Elle a levé la tête, le visage impassible.

— Parce qu’elle a cru, cette fille, que son sang pouvait se mêler au tien. Parce qu’elle a cru qu’une cuisinière, née sans nom, sans lignée, pouvait entrer dans notre monde. Et toi, tu l’as laissée croire.

Je suis resté debout. Droit. Ancré.

— Je l’aime. Et je ne te demande pas la permission. Je t’informe. C’est elle que je vais épouser. Ce n’est pas un caprice. C’est une décision.

Un éclair de stupeur a traversé son visage. Elle s’est levée lentement, la voix coupante comme une lame.

— Alors tu n’es plus mon fils. Tu renies ton éducation, ton rang, ta famille, pour une fille qui n’a rien à offrir ? Tu brises tout pour une illusion.

Je l’ai regardée. Longuement. Non pas avec haine. Mais avec cette lucidité douloureuse de l’enfant devenu homme. Je n’ai pas crié. Je n’ai pas supplié. J’ai simplement tourné le dos.

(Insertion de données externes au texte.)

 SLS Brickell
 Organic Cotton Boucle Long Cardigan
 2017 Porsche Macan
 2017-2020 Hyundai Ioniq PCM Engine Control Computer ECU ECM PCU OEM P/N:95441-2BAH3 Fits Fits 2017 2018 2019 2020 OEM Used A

Et je suis descendu les escaliers en silence, un silence plus fort que tous les cris.

Je quittais une mère. Mais je retrouvais ma vérité.

Je ne voulais plus plaire. Je voulais aimer. Et je l’aimerai, cette femme que le monde méprise, avec toute la force de mes certitudes. Contre elle. Contre l’ordre établi. Contre tout ce qui voudra nous détruire.

J’ai choisi mon camp. Et c’est elle.